1 Als u nu met Christus uit de dood bent opgewekt, streef dan naar wat boven is, waar Christus zit aan de rechterhand van God. (Kolossenzen 3:1)
Paulus heeft het helemaal in zijn hoofd zitten het evangelie dat God hem heeft geopenbaard. Dit is het evangelie dat volgt op het oude testament. Het evangelie dat door het bloed van Jezus is bewerkstelligd. En als Paulus er dan over praat, dan is hij er zo vol van dat hij op alle mogelijke manieren wil uitleggen.
Het is de werkelijkheid van het nieuwe leven in poezie. En met poezie bedoel ik niet een gedichtje, ik bedoel dat het rijmt, dat het loopt, dat de woorden een diepe betekenis dragen. Paulus probeert met zoveel woorden duidelijk te maken wat de redding van Jezus inhoudt.
Als we uit het oude leven zijn opgestaan in het nieuwe leven, dan richten wij ons op Jezus die aan de rechterhand van God zit.
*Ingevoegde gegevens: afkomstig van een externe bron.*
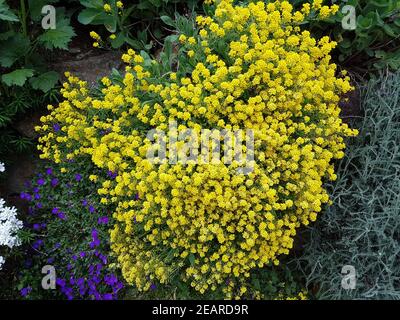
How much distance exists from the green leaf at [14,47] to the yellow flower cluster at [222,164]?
78 centimetres

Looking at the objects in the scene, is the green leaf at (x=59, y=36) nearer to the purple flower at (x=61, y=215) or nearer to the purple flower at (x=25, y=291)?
the purple flower at (x=61, y=215)

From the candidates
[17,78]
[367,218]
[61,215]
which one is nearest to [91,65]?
[17,78]

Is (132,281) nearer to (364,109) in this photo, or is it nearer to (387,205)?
(387,205)

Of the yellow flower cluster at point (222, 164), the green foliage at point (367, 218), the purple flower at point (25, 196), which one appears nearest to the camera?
the yellow flower cluster at point (222, 164)

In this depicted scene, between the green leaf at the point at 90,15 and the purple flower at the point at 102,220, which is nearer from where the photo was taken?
the purple flower at the point at 102,220

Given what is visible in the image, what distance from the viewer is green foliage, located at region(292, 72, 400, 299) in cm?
282

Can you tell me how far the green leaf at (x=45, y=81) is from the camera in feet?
11.4

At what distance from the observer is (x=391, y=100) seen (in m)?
3.11

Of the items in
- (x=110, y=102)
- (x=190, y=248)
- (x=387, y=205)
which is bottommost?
(x=190, y=248)

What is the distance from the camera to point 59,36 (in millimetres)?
3365

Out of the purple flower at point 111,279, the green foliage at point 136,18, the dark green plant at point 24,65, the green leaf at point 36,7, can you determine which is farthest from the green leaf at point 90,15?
the purple flower at point 111,279

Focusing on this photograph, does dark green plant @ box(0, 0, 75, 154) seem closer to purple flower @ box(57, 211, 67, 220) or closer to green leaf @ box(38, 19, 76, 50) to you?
green leaf @ box(38, 19, 76, 50)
Als ik deze zin lees dan zie ik het voor me, onze harten (ogen) gericht op de troon waar Jezus regeerd, het nieuwe koninkrijk waar onze gedachten vol van zijn. En het oude leven dat we al vergeten hebben achter gelaten. Het is compleet, het antwoord op onze vragen.
2 Richt u op wat boven is, niet op wat op aarde is. 3 U bent immers gestorven, en uw leven ligt met Christus verborgen in God. (Kolossenzen 3:2,3)
Paulus roept ons op te vergeten wat achter ons ligt, maar ons te richten op het nieuwe leven dat met Jezus in God is verborgen. Kijk nu eens waar we zijn (of waar we horen te zijn) we zijn verborgen in God. Maar Paulus roept ons niet voor niets op om ons hart juist te richten op wat boven is. Want velen van ons leeft nog in het onpoetische leven van alle dag.
We zijn van ons stuk te brengen door tegenslagen, we laten ons leiden door het nieuws van alle dag maar vergeten waar we ons NU al bevinden. In de geborgenheid van God door Jezus die ons lief heeft.
4 En wanneer Christus, uw leven, verschijnt, zult ook u, samen met hem, in luister verschijnen. (Kolossenzen 3:4)
En daar moeten we ons hart op richten, de heerlijkheid van God, de luister die zal worden geopenbaard. Richten wij ons op Hem?